Trans-Gulf of Mexico Migration
Twice a year millions of birds migrate across the Gulf of Mexico on their way to and from their wintering and breeding grounds. While a 1000 km non-stop flight across a large water body may (or may not) be a significant obstacle, no other research has tracking small individual birds across the gulf with the precision to determine how long it took them to cross the gulf, how weather conditions may impact their journey, and simply whether or not they were able to survive the crossing.
In collaboration with Dr. Jill Deppe (Eastern Illinois University), Dr Robb Diehl (University of Southern Mississippi/USGS), Dr. T.J. Zenzal, Dr. Rachel Bolus, Dr. Frank Moore (University of Southern Mississippi), Dr. Antonio Celis-Murillo, and Dr. T.J. Benson (INHS), and we used automated radio telemetry units to create a radio telemetry fence across the northern tip of the Yucatan Peninsula to investigate the migratory behavior of birds crossing the Gulf of Mexico. This research was funded by the National Geographic Society and is currently funded by the National Science Foundation. We found that most individuals can cross the 1000 km in less than 24 hours and that a combination of wind direction and body condition (fat levels) predicts much of their departure behavior and the ability to successfully cross the Gulf of Mexico.
Some of the papers produced via this research include:
- Ward, M. P., T. J. Benson, J. L. Deppe, T. J. Zenzal, R. H. Diehl, A. Celis-Murillo, R. Bolus, and F. R. Moore. 2018. Estimating apparent survival of songbirds crossing the Gulf of Mexico during autumn migration. Proceeding of the Royal Society B: Biological Sciences.285: 20181747.
- Schofield, L. N. J. L. Deppe, T. J. Zenzal, M. P. Ward, R. H. Diehl, R. T. Bolus, and F. R. Moore. 2018. Using automated radio telemetry to quantify activity patterns of songbirds during stopover.

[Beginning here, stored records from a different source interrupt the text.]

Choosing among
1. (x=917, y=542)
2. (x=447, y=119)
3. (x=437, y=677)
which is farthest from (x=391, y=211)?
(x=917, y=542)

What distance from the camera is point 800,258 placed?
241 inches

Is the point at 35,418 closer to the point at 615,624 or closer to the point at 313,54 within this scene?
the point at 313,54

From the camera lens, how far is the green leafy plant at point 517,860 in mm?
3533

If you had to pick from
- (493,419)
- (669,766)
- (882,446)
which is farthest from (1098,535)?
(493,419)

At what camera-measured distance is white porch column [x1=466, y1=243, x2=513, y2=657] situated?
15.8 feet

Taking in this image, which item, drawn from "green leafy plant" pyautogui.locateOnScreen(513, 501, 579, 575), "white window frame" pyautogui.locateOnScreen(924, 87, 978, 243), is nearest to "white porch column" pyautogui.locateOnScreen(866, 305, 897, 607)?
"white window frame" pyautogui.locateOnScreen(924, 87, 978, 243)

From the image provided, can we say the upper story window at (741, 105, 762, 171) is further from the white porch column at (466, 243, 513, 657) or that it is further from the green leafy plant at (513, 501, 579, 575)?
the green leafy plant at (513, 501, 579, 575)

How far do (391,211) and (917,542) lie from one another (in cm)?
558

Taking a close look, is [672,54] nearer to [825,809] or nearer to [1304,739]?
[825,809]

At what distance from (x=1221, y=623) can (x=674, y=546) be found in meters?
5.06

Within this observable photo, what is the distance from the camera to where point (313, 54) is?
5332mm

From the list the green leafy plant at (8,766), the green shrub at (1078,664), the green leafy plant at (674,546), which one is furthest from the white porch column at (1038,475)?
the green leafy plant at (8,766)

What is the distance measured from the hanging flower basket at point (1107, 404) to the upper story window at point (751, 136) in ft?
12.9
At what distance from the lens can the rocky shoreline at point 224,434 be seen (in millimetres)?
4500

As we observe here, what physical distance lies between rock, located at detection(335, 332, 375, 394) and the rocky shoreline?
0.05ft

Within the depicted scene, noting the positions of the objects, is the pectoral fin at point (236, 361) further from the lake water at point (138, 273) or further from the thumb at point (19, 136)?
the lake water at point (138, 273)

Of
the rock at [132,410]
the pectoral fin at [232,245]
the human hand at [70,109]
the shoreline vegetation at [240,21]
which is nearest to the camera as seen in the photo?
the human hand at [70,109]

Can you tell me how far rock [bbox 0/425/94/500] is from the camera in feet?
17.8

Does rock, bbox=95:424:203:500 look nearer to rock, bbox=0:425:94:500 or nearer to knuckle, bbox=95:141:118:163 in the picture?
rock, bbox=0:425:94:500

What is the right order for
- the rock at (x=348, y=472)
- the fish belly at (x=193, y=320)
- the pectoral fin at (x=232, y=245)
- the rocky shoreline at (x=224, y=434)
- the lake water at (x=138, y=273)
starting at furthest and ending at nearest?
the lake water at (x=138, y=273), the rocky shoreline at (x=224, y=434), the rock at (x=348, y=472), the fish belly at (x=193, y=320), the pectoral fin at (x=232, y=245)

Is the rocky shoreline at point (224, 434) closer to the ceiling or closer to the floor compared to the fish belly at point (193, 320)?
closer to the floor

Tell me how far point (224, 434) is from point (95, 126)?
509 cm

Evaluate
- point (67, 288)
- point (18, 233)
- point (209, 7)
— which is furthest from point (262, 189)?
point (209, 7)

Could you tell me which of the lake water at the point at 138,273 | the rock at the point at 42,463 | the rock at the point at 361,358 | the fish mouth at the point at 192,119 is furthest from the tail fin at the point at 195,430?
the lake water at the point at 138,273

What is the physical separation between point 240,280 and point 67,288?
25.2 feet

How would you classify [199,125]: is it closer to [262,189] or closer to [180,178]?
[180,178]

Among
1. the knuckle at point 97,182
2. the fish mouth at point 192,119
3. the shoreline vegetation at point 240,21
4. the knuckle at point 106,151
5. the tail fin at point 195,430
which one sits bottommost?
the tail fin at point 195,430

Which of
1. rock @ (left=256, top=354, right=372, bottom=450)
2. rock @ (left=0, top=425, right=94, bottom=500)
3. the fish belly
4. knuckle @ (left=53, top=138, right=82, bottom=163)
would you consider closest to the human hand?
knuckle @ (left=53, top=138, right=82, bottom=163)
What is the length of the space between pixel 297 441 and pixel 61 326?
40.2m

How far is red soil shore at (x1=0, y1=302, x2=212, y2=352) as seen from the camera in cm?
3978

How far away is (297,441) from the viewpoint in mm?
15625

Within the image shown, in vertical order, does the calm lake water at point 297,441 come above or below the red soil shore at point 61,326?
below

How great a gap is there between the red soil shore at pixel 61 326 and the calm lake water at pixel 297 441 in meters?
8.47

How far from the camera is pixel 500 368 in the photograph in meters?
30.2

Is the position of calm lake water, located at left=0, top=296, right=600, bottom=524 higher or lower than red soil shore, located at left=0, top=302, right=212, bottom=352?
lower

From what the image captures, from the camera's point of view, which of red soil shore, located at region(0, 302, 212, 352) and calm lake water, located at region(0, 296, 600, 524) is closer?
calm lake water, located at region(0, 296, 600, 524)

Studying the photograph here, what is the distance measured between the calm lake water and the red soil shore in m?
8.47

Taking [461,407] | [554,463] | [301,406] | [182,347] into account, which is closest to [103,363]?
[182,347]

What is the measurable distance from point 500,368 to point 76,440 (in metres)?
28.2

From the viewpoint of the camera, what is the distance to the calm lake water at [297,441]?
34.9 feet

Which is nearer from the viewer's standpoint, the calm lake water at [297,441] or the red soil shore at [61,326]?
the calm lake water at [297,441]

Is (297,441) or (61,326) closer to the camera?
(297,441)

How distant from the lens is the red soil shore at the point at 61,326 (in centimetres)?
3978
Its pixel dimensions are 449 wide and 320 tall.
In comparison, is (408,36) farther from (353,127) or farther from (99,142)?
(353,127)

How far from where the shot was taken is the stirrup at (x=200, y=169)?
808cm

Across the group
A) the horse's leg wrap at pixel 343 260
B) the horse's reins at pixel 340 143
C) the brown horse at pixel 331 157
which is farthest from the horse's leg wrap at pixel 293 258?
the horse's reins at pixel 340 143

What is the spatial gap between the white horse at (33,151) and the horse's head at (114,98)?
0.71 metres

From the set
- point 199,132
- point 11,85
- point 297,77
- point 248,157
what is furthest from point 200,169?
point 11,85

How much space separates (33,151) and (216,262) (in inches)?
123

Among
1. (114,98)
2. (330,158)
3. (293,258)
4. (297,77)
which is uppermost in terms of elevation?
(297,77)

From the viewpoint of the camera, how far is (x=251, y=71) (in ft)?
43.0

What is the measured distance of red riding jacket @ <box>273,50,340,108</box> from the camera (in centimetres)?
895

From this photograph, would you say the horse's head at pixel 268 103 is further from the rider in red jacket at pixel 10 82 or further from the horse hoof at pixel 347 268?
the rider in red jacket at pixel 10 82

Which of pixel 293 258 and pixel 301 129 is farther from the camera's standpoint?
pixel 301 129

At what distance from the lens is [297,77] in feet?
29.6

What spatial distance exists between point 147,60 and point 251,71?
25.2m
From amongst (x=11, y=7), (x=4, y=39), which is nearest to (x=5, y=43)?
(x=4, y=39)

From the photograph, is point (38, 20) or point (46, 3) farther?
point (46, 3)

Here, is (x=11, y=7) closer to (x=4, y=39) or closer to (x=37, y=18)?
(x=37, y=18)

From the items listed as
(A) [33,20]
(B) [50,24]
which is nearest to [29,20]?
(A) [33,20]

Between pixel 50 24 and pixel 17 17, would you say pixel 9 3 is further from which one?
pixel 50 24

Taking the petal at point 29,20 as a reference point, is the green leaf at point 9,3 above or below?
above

The Auk: Ornithological Advances 135: 949-963.
- Zenzal, T. J., F. R. Moore, R. H. Diehl, M. P. Ward, and J. L. Deppe. 2018. Migratory hummingbirds make their own rules: factors influencing the decision to resume migration along an ecological barrier. Animal Behavior 137: 215-224.
- Schofield, L. N., J. L. Deppe, R. H. Diehl, M. P. Ward, R. T. Bolus, T. J. Zenzal, J. Smolinsky, and F. R. Moore. 2018. Occurrence of quiescence in free-ranging migratory songbirds. Behavioral Ecology and Sociobiology 72: 36.
- Bolus, R., R. H. Diehl, F. Moore, J. L. Deppe, M. P. Ward, J. Smolinsky, and T. J. Zenzal. 2017. Swainson’s thrushes do not show strong wind selectivity prior to crossing the Gulf of Mexico. Scientific Reports 7:14280.
- Deppe, J. L., M. P. Ward, R. H. Diehl, A. Celis-Murillo, R. Bolus, T. J. Zenzal, F. Moore, J. Smolinsky, L. Schofield, D. Enstrom, E. Paxton, G. Bohrer, T. J. Benson, T. Beveroth, D. Delaney, and W. Cochran. 2015. Fat, weather, and date affect migratory songbird’s departure decisions, routes, and time it takes to cross the Gulf of Mexico. Proceedings of the National Academy of Sciences 112: E6331-E6338.
Over the last year TJ Zenzal, and his team have been attaching transmitters to migrants in the fall at Fort Morgan Peninsula in Alabama to determine when and in what direction they depart. An array of seven automated receiving units with high-gain antennas was installed to create a telemetry fence across the northern shores of the Gulf of Mexico from Port St. Joe, Florida to Pearl River, Louisiana. An active hurricane season in 2020 hindered data collection efforts, but further research is anticipated in the coming seasons.
In 2020, the lab–through the support of a grant–worked to install eight radio telemetry towers across a latitudinal line in Illinois to help increase the detection of tagged birds in the Midwest (Motus Region 3). This is also in line with one of the major initiatives of the Midwest Migration Network. Sites include:
- Orr Agricultural Research & Demonstration Area near Perry, Illinois.
- Clinton Lake State Recreation Area near Farmer City, Illinois
- The University of Illinois at Urbana-Champaign
- Kennekuk County Park near Danville, Illinois
- A cluster of four towers in the Illinois River valley located near Emiquon National Wildlife Refuge will be utilized for telemetry research with waterfowl and rails at Forbes Biological Station.